Reading text Start Marker

The number is striking: a 2025 Deloitte Access Economics report found that 61 percent of Australian small businesses with fewer than 20 staff had adopted at least one AI-powered tool by December last year, up from 34 percent in 2023. On the Gold Coast, where the economy leans heavily on hospitality, construction and health services, that shift is landing differently than it does in Sydney or Melbourne — and residents are starting to feel it in ways both obvious and invisible.
Grocery runs, medical appointments, restaurant bookings, council permit applications — all of these ordinary transactions are being filtered through machine-learning systems that most users never see. The change isn't dramatic. It accumulates.
Where the Rubber Meets the Road in Gold Coast Suburbs
On the corner of Orchid Avenue in Surfers Paradise, the crew at a mid-size venue group that operates three bars and a restaurant spent $14,000 in February installing an AI-driven inventory and rostering platform called Deputy AI. The software cross-references weather forecasts, local event calendars — including concerts at the Gold Coast Convention and Exhibition Centre — and historical sales data to predict how many staff to call in and which beer lines will run dry by Sunday afternoon. Waste dropped by roughly 18 percent in the first quarter, according to figures the group shared with local business network Chamber of Commerce Gold Coast.
Southport is seeing a different application. The Southport Health Precinct, which clusters GP clinics, allied health providers and specialist rooms around Nerang Street, has at least four practices now using AI-assisted triage software embedded in their patient management systems. The tools flag high-risk appointment notes before a doctor opens the file, essentially pre-reading the clinical history. Queensland Health confirmed in May that eleven Gold Coast-based general practices are participating in a federally funded AI health pilot running through June 2027, with the goal of reducing avoidable hospital presentations by 12 percent.
For residents booking a GP appointment, the experience looks identical to two years ago. The difference is on the other side of the screen.

Reading text End Marker
Records provided Start Marker

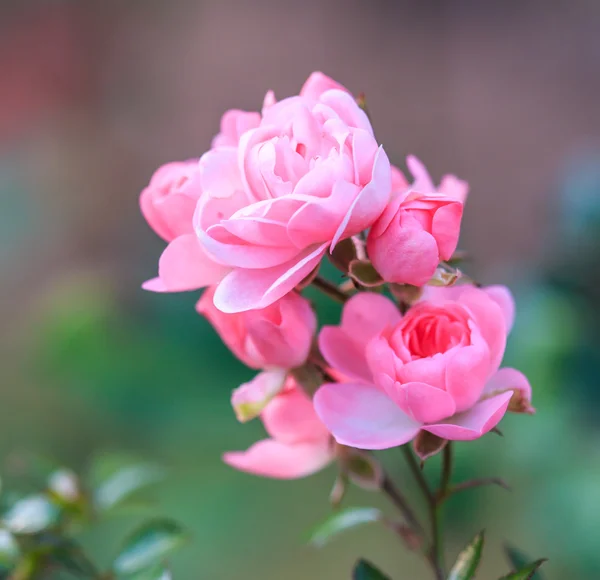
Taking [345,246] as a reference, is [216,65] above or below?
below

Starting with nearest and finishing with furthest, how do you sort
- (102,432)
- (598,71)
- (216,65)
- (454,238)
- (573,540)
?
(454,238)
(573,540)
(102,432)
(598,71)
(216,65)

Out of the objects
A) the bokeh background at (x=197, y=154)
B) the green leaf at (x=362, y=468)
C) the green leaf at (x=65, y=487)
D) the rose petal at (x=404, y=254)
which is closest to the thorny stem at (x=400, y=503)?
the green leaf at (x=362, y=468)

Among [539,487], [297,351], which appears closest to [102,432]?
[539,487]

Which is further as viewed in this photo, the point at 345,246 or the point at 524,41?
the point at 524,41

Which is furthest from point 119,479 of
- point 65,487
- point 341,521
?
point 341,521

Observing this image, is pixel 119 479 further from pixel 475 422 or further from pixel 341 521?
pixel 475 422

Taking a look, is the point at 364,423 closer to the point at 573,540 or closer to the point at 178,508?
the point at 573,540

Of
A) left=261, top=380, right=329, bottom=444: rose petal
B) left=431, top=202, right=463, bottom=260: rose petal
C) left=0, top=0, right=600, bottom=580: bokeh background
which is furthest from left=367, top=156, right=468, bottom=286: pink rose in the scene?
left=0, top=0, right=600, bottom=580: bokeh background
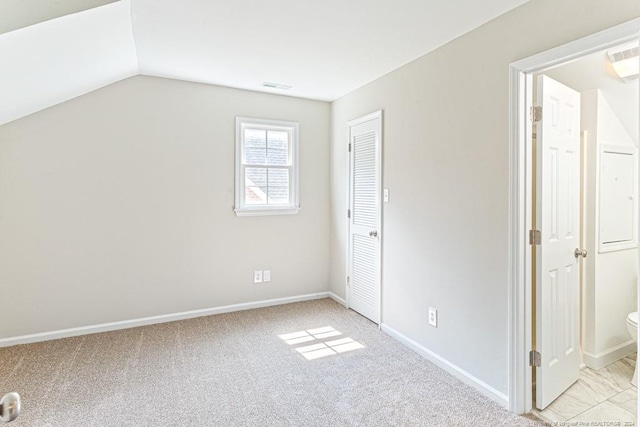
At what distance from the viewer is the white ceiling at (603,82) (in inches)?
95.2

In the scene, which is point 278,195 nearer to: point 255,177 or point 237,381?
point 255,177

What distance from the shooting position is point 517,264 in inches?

Records provided End Marker

● **Required action**: Write the next part of the article on AI tools in Gold Coast businesses, starting after its final sentence.

● **Answer to this task**:
The Costs and the Concerns Locals Are Actually Raising
Not everyone is comfortable with the speed of uptake. Gold Coast City Council's Digital Economy Strategy 2025–2030, published last October, acknowledges what it calls an "adoption gap" — businesses in the northern suburbs around Coomera and Ormeau are adopting AI tools at roughly half the rate of those in the southern CBD strip from Broadbeach to Coolangatta. The council has allocated $2.1 million over three years to run free AI literacy workshops through libraries at Robina, Nerang and Helensvale, starting this September.
The privacy dimension is real. Following international reporting this week about Pegasus spyware being used against politicians who were themselves investigating spyware abuses, local digital rights advocates at Gold Coast-based group Open Digital QLD held a public session at the Surfers Paradise Community Centre on June 28, drawing around 90 attendees. The session covered what data local AI retail and health tools actually collect, and under which circumstances that data can be accessed by third parties. It was, by most accounts, a full room.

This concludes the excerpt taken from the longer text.